The program is unique because it depends on the idea of "substantial equivalence," which means that a device can avoid a longer, more complex review by showing that it is similar to one or more products that have already been approved or cleared by the FDA. These similar products are referred to as predicate devices.
While safety questions regarding predicate devices can be part of the process, there is no requirement to review a predicate device's safety history, according to Kotz. When reviewing whether substantial equivalence can be established, Kotz said, the Office of Device Evaluation will look at factors such as whether the device is intended for the same use as a predicate device, whether it is made with the same materials or whether it is designed in a similar way.
After a product completes the 510(k) process, it is considered to be cleared by the FDA but not approved like a product that has gone through the PMA protocol. Cleared products are still subject to FDA manufacturing inspections that can come years after a device first enters the market, Goldman said.
Of all the application types, 510(k)s have the cheapest user fees, which are paid by applicants to fund FDA reviews. A 510(k) application can come with a user fee of nearly $11,000, while a de novo or PMA application fee can be closer to $100,000 and $325,000, respectively. Depending on the size of the company submitting an application, the FDA can also choose to waive or lower the amount.
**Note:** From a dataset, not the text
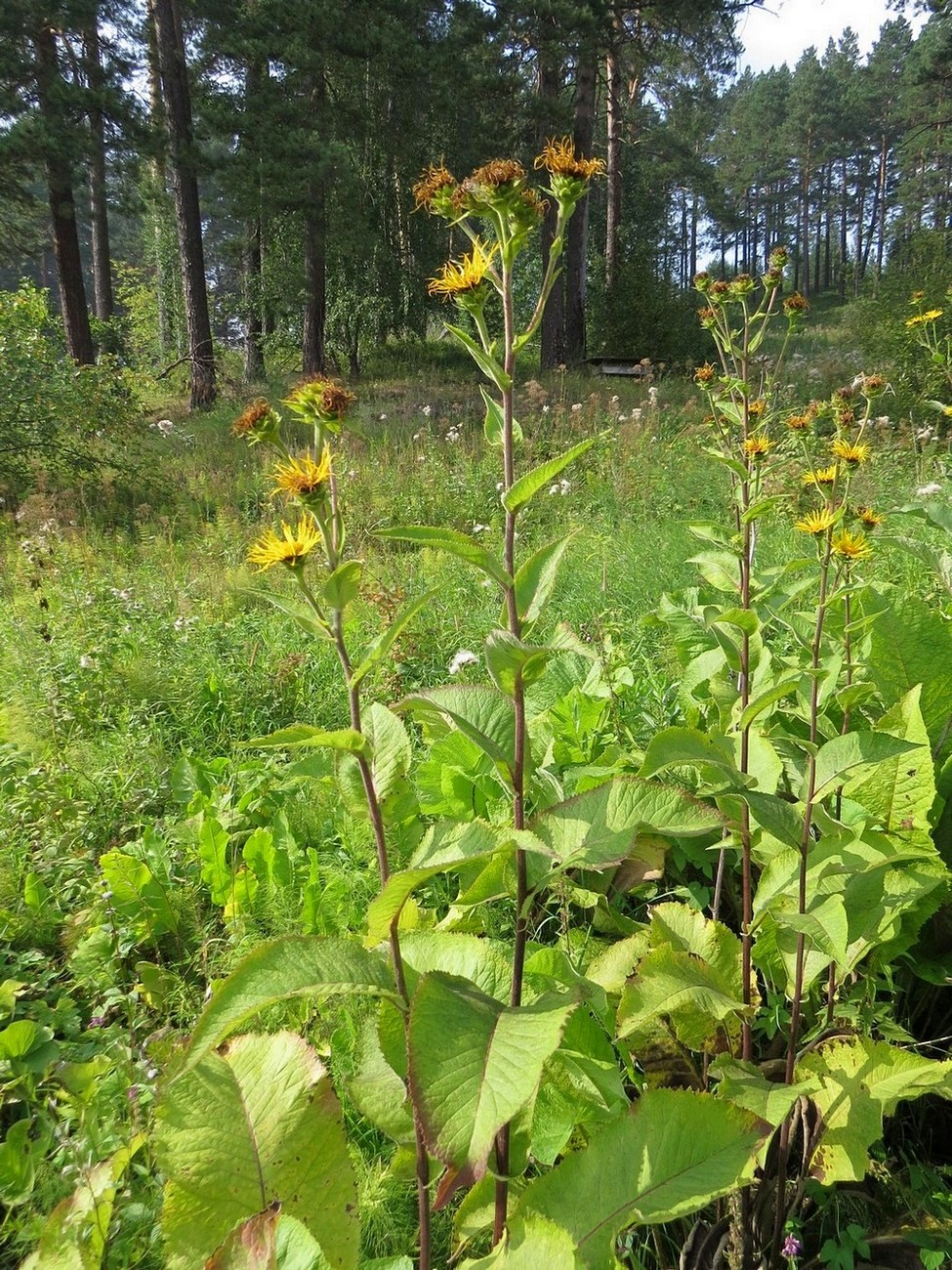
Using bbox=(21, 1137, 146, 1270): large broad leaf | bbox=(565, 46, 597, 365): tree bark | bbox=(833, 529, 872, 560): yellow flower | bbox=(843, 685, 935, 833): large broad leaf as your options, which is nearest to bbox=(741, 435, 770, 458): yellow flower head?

Other fees are also attached to supplement tests, annual reports, and notices, and there is an annual establishment registration fee of $4,624 that cannot be waived.
The de novo process and PMAs
Not all devices have a similar product that has been cleared or approved by the FDA.
Class II devices that do not have a predicate device go through what is called the de novo process, a newer option that allows these moderate risk devices to avoid having to go through the scrutiny required of Class III devices.
The PMA review for Class III devices is the most rigorous process for a device. These products are either completely new to the market or are entering the market after significant alterations. PMAs take a longer time, cost more money in user fees and have stricter review procedures, usually requiring clinical data that are only required in some 510(k) reviews.
The FDA can also demand that studies be conducted after marketing approval in order to show that the device is safe and operating as expected.
Products such as glucose-monitoring systems for diabetics and Medtronic PLC's Deep Brain Stimulation, an implant that uses small electrical pulses to reduce the frequency of seizures, have been approved through the PMA process.
The FDA did not become responsible for medical devices until 1976. Since then, several regulatory and process changes have been made to better reflect the requirements of the products being evaluated every year.
The agency's Center for Devices and Radiological Health is now thinking of making a larger, structural change. The center is looking to integrate aspects from the entire life cycle of a device and put them on to one team. Kotz said the goal is to have "a team that can really evaluate devices from the beginning, from conception ... all the way through our review, and going on the market, and once it's on the market."
The change is currently in a pilot program and would need to be approved by Congress before it is fully implemented, Kotz said.